* **Work to complete**
Below are the records; locate each line with the word "φωτογραφία" and copy it.

* **Data provided**

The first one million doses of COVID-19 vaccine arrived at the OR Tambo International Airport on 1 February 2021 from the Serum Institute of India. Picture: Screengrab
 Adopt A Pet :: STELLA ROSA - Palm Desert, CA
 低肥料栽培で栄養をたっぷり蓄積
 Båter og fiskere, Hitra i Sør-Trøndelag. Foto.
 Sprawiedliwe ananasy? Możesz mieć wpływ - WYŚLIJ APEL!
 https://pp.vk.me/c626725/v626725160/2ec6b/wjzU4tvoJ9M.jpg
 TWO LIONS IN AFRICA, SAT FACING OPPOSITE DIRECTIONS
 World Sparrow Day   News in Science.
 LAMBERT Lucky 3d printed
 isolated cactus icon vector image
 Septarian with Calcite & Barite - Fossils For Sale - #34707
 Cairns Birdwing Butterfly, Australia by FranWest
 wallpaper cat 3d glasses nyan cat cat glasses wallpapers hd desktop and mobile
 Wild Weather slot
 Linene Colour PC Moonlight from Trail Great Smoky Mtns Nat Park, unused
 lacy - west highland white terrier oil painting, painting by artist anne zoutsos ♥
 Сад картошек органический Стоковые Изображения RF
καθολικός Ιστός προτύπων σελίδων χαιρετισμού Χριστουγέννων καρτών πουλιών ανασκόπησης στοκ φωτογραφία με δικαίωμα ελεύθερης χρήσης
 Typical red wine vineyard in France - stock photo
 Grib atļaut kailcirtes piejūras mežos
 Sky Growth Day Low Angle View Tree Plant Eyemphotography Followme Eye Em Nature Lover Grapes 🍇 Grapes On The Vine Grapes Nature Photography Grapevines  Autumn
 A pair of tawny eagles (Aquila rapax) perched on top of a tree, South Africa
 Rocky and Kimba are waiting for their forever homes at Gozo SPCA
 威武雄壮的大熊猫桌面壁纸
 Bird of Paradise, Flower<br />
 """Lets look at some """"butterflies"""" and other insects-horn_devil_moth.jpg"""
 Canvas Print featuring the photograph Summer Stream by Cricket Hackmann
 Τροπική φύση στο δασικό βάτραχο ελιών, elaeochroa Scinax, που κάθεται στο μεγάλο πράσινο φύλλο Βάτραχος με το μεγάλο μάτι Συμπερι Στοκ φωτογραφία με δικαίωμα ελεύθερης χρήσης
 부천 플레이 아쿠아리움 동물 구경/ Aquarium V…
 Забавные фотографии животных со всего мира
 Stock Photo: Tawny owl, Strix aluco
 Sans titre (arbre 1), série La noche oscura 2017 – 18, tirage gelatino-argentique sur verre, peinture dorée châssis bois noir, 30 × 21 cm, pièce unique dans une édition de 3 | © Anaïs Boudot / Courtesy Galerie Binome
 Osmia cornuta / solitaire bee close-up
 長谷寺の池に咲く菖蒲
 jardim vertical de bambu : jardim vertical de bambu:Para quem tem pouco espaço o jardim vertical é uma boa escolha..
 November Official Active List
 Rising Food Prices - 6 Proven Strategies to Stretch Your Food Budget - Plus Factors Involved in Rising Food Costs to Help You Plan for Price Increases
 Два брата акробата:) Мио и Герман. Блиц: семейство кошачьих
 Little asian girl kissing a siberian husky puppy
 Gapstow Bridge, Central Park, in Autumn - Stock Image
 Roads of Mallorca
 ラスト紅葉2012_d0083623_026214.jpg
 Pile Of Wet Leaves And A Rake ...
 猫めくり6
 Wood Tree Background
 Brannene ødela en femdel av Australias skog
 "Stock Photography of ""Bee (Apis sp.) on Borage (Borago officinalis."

* **Exercise answer**
καθολικός Ιστός προτύπων σελίδων χαιρετισμού Χριστουγέννων καρτών πουλιών ανασκόπησης στοκ φωτογραφία με δικαίωμα ελεύθερης χρήσης
 Τροπική φύση στο δασικό βάτραχο ελιών, elaeochroa Scinax, που κάθεται στο μεγάλο πράσινο φύλλο Βάτραχος με το μεγάλο μάτι Συμπερι Στοκ φωτογραφία με δικαίωμα ελεύθερης χρήσης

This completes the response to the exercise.